Good Viability: Occurrence exhibits favorable population size and/or quality and quantity of occupied habitat;and, if current conditions prevail, the occurrence is likely to persist for the foreseeable future (i.e., at least 20-30 years) in its current condition or better. B-ranked occurrences have good estimated viability and, if protected, contribute importantly to maintaining or improving the conservation status of threatened or declining species. For species associated with habitat patches or ephemeral or particularly dynamic habitats, a high-quality occurrence may warrant a B rank if it consists of a single deme rather than a metapopulation (unless the single deme is exceptionally large and robust, in which case an A rank may be appropriate).
Fair Viability: Occurrence characteristics (size, condition, and landscape context) are non-optimal such that occurrence persistence is uncertain under current conditions, or the occurrence does not meet A or B criteria but may persist for the foreseeable future with appropriate protection or management, or the occurrence is likely to persist but not necessarily maintain current or historical levels of population size or genetic variability. This rank may be applied to relatively low-quality occurrences with respect to size, condition, and/or landscape context if they still appear to have reasonable prospects for persistence for the foreseeable future (at least 20-30 years). Examples include very small non-degraded relict occurrences as well as some remnant occurrences of former landscape-level species. These occurrences represent the lower bound of occurrences worthy of protection.

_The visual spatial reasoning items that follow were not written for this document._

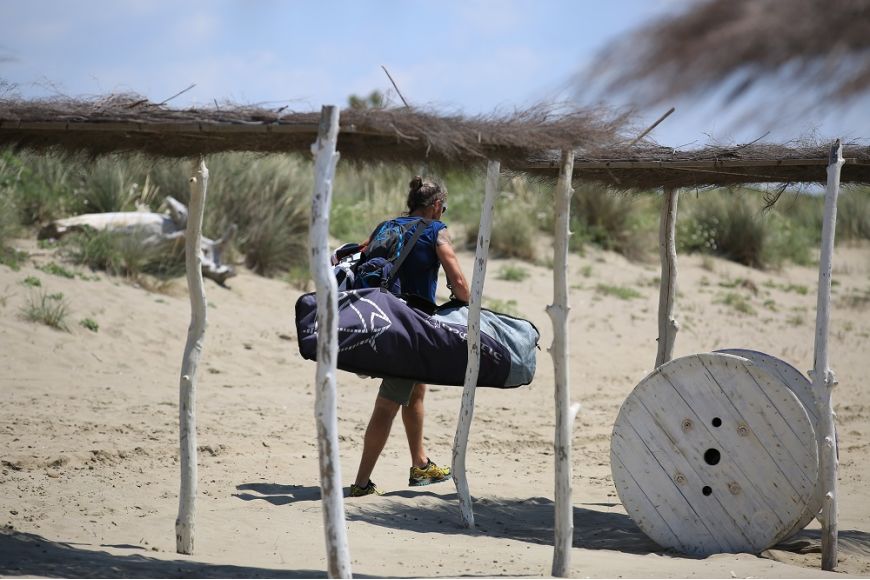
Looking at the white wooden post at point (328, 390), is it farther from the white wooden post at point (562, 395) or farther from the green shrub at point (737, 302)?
the green shrub at point (737, 302)

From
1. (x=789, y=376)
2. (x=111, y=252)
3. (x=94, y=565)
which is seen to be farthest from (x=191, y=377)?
(x=111, y=252)

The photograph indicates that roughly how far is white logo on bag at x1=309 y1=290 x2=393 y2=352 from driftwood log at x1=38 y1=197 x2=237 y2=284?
266 inches

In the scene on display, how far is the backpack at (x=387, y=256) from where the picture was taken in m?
6.50

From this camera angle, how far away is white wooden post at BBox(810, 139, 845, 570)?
5590 millimetres

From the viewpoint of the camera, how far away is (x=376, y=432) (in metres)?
6.71

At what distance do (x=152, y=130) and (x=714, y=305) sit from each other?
11.9 metres

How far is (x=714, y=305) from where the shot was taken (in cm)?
1538

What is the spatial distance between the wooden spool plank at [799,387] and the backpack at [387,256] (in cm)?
204

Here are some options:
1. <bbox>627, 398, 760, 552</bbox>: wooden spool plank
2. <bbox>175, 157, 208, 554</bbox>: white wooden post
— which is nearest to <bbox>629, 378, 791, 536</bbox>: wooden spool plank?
<bbox>627, 398, 760, 552</bbox>: wooden spool plank

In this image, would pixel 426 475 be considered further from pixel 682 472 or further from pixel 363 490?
pixel 682 472

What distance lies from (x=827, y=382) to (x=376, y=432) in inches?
111

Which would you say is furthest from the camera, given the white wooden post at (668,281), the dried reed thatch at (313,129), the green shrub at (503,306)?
the green shrub at (503,306)

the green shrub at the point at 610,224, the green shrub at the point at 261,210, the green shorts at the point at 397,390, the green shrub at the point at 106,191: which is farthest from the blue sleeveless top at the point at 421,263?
the green shrub at the point at 610,224

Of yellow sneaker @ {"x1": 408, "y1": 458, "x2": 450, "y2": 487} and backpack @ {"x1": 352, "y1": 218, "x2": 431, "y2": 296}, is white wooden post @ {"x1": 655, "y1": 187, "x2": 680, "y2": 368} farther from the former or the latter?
backpack @ {"x1": 352, "y1": 218, "x2": 431, "y2": 296}
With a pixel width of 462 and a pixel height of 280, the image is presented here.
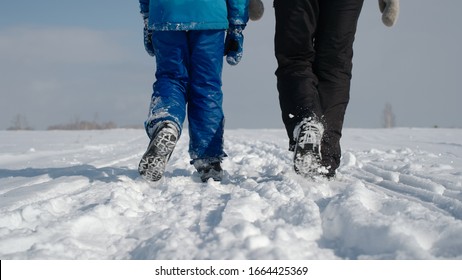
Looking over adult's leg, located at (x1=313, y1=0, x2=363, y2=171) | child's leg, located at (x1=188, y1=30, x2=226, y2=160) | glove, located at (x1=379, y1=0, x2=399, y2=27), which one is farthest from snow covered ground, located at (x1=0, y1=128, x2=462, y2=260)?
glove, located at (x1=379, y1=0, x2=399, y2=27)

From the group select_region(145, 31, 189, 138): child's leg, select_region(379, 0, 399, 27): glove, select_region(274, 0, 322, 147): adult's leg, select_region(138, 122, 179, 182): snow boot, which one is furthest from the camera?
select_region(379, 0, 399, 27): glove

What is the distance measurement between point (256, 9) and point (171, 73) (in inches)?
28.7

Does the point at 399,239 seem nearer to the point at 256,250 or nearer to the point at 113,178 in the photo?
the point at 256,250

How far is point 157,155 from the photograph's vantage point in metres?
2.04

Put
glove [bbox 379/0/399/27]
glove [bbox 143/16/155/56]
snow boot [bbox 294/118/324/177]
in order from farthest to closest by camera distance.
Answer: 1. glove [bbox 143/16/155/56]
2. glove [bbox 379/0/399/27]
3. snow boot [bbox 294/118/324/177]

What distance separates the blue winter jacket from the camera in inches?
88.6

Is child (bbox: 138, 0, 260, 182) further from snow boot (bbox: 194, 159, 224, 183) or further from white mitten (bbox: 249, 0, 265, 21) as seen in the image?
white mitten (bbox: 249, 0, 265, 21)

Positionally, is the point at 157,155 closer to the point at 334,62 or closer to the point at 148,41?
the point at 148,41

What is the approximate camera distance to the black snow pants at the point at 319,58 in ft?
7.21

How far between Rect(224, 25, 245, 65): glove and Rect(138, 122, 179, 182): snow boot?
0.71 m

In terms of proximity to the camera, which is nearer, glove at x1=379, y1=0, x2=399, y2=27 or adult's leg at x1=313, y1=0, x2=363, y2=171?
adult's leg at x1=313, y1=0, x2=363, y2=171

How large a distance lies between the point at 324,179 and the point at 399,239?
3.17 feet

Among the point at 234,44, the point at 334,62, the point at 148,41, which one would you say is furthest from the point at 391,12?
the point at 148,41
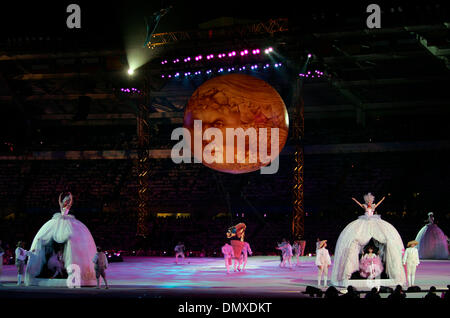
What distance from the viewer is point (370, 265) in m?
14.0

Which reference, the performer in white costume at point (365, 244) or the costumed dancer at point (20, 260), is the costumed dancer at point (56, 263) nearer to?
the costumed dancer at point (20, 260)

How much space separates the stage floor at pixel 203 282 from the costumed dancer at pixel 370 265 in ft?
4.20

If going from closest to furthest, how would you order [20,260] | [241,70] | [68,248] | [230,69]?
[68,248]
[20,260]
[230,69]
[241,70]

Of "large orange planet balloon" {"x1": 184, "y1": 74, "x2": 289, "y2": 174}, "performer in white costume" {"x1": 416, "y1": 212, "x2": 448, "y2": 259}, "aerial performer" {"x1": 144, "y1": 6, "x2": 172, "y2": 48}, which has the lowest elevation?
"performer in white costume" {"x1": 416, "y1": 212, "x2": 448, "y2": 259}

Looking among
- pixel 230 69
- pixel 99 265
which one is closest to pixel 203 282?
pixel 99 265

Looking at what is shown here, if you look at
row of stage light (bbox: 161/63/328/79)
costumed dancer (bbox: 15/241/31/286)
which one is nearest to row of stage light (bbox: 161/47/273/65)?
row of stage light (bbox: 161/63/328/79)

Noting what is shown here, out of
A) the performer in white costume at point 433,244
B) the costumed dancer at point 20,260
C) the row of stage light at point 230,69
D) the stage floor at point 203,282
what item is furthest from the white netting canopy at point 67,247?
the performer in white costume at point 433,244

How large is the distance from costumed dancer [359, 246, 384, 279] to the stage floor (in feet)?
4.20

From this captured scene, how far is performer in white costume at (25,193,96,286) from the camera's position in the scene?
15070 millimetres

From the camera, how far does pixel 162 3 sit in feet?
80.2

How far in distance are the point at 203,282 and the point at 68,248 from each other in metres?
3.61

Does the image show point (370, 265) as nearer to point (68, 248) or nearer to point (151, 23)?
point (68, 248)

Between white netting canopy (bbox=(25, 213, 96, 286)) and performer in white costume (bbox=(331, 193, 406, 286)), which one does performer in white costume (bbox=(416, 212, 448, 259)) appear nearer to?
performer in white costume (bbox=(331, 193, 406, 286))
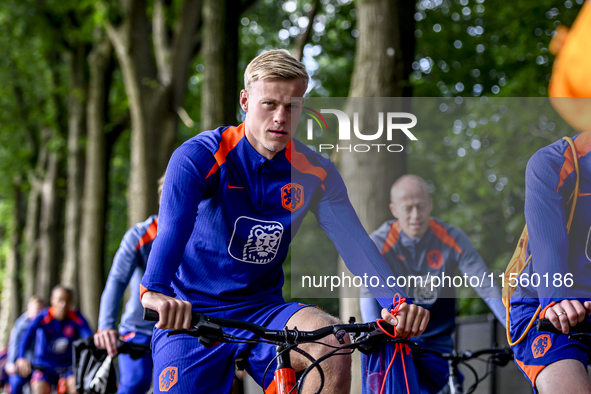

Poor Viability: If current conditions prevail, occurrence has a high risk of extirpation (because of small population size or area of occupancy, deteriorated habitat, poor conditions for reproduction, ongoing inappropriate management that is unlikely to change, or other factors). Questionably viable occurrences that could be restored to at least fair viability should not be ranked D if restoration is deemed feasible and plausible; in most such cases CD should be used. Very small occurrences that may be vulnerable to deleterious stochastic events (threats) may be ranked as follows: If the stochastic event is highly theoretical or of very low probability in the appropriate time frame (e.g., 20-30 years), then a C or CD rank may be appropriate. If a minority of other similar occurrences have disappeared as a result of, say, disease or inbreeding, then perhaps CD is best. If most of these small occurrences have been extirpated or are disappearing due to such events (threats), then D is probably appropriate. The D rank also applies if the population is so small that there will inevitably be a year (or generation) in the near future in which by chance all adults will be the same gender.
Justification: NatureServe Generic Element Occurrence rank guidelines.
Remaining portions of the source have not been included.